2011年8月14日日曜日

消費者としてのリテラシー ・風評被害とは

(この記事は2011/3/20に書かれました)

みんな知っていることなので前置きはさておき、茨城県産のホウレンソウ、福島県産の原乳から規制値を超す放射性物質が検出された件。茨城、福島の農家及び酪農家の方々の不安や苦悩はお察しする。それを踏まえた上で、極力冷静かつ客観的に状況を把握すべく、例によってメディアリテラシー。元ネタは3月20日付け読売新聞。(いい加減終わりにしたいが書かずにいられない・・・)

「継続摂取しなければ問題ない」「ただちに健康へ影響を及ぼす範囲ではない」
医学分野を専門とする識者は、概ねこのような見解を示している。
以下、長瀧重信・長崎大学名誉教授(放射線影響学)のコメント。

暫定帰規制値は、少しでも超えて摂取したら必ず健康上問題が発生するというものではない。今回のレベルなら、たとえ地震発生後から毎日摂取していたとしても、大人ならほぼ問題ない。大人より影響を受けやすい子供であっても、甲状腺がんなどの危険は限りなく低い。データを注視する必要はあるが、過度に神経質になる必要はない。

同新聞内にて、「放射線の健康影響に詳しい鈴木元・国際医療福祉大学教授」もこれに追従する立場のコメントを寄せている。
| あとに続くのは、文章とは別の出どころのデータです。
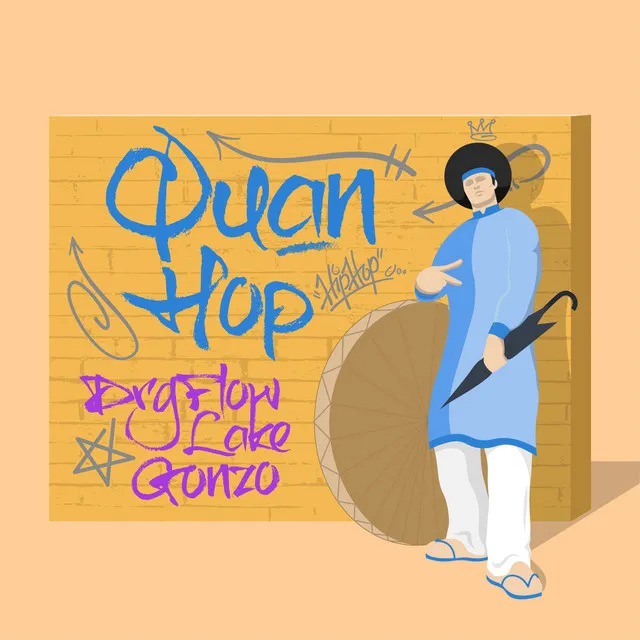 Quan Hop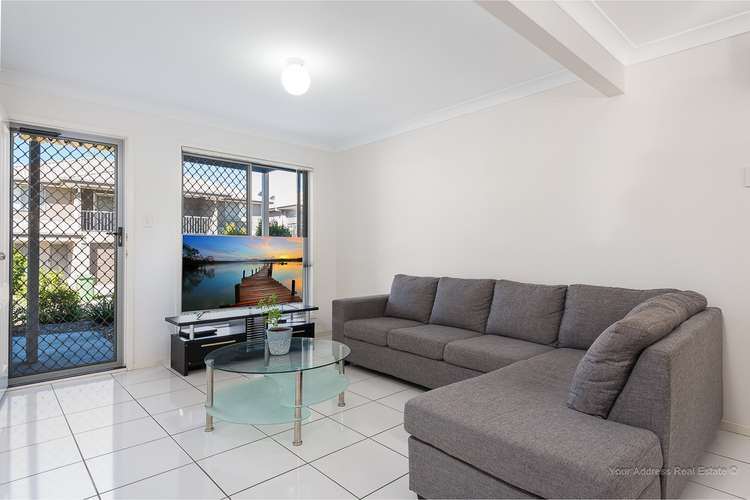 Fourth view of Homely townhouse listing, 22/65-87 Demeio Road, Berrinba QLD 4117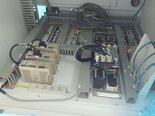 圖為 已使用的 KOYO VF5100B 待售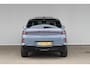 Opel Grandland 1.6 Turbo Plug-in-Hybrid GS | Trekhaak | Navigatie | Panoramadak | Matrix koplampen | AGR stoelen | Cruise control adaptief |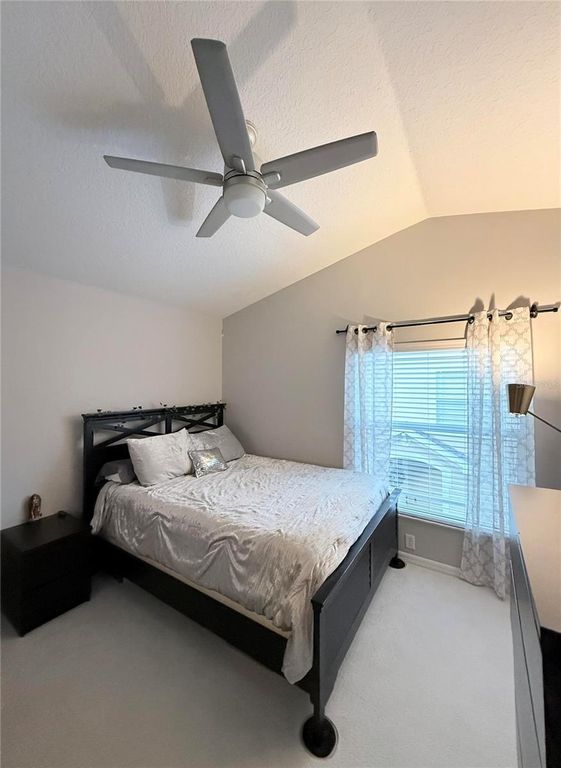 Image 26 of property listing at 6517 SPRING OAK COURT, Tampa, FL 33625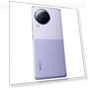 Civi 3 5G Smartphone — Mobiles, Xiaomi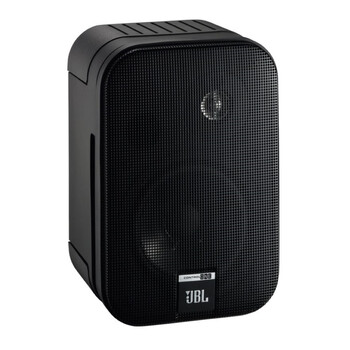 JBL CONTROL ONE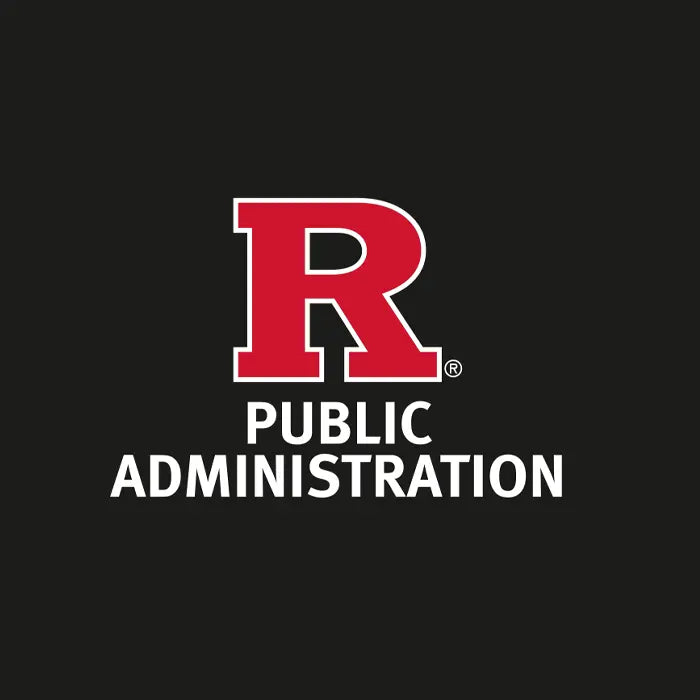 Camden EMPA Brooks Brothers Women’s Quilted Vest Camden EMPA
この人達はあくまで自らの専門分野の立場から知りえる限りのことを話しているだけであり、問題を矮小化しようとする意図はないととらえることもできる。しかし、消費者心理というものを全く考慮していない。
いくら「大量に摂取し続けなければ問題ない」と訴えたところで規制値を超えた放射性物質が検出された事実は変わらないし、消費者は市場に出回っている生産物から何を選択するか判断する権利がある。今回の放射能問題を、農薬に置き換えてみて欲しい。「大量に摂取し続けなければ問題ない」量だからといって、規制値をはるかに超えた農薬が含まれる農産物を、あなたは積極的に購入したいと思うだろうか。つまり、例え上記の医学的根拠が信頼できるものだったとしても、市場原理にそのまま反映することは不可能なのだ。もっと平たく言えば、あのような説明では説得力が不足している、と言える。

この問題を全く別の立場から論じるとこうなる。以下、亀井利明・日本リスクマネジメント学会長の談話。

暫定規制値を超えたのであれば、出荷規制などは当然の対応。今後、生産者への補償などの問題が生じるだろうが、東京電力だけでなく、政府がリーダーシップを発揮し、対策を早期に打ち出す必要がある。風評被害が起きないよう、政府には分かりやすい情報開示と説明が求められる。

個人的には上記の見解の方が「現実的」であると感じるが、あなたはどう捉えるだろうか。なお生産者さんへの補償は当然必須、であろう。あと「分かりやすい情報開示」は「徹底した」に置き換えたい。消費者はこの問題に関して政府の動きをよりシビアに監視していくべきだろう。

補足:忘れないように記録。
今回検出された放射性物質の数値は、国内基準だけでなく、世界保健機関(WHO)と食料農業機関(FAO)の下部組織が策定した国際指標も上回っている。(3月20日付け読売新聞)



追記(2011/04/10)
冒頭の長瀧重信・長崎大学名誉教授、現在のコメント。
(暫定基準値は)基準を守ることで、将来的な発がんを極めて少なくすることができる」

「避難区域を決める際には、土壌汚染の程度などから、将来予測される被曝量とその健康への影響について明らかにし、住み慣れた土地で暮らすうえで、どのぐらいの影響なら許容できるか住民とよく話し合って決めることが重要だ。放射線の影響を受けやすい妊婦や子供にはより厳しい基準を設けることも必要になる」

最初のコメントと比べてみると明らかに論調が変わってますね。
事故の深刻さと長期化からして、「過度に神経質になる必要はない」などと悠長なことを
言ってられなくなったか?今さら遅過ぎる。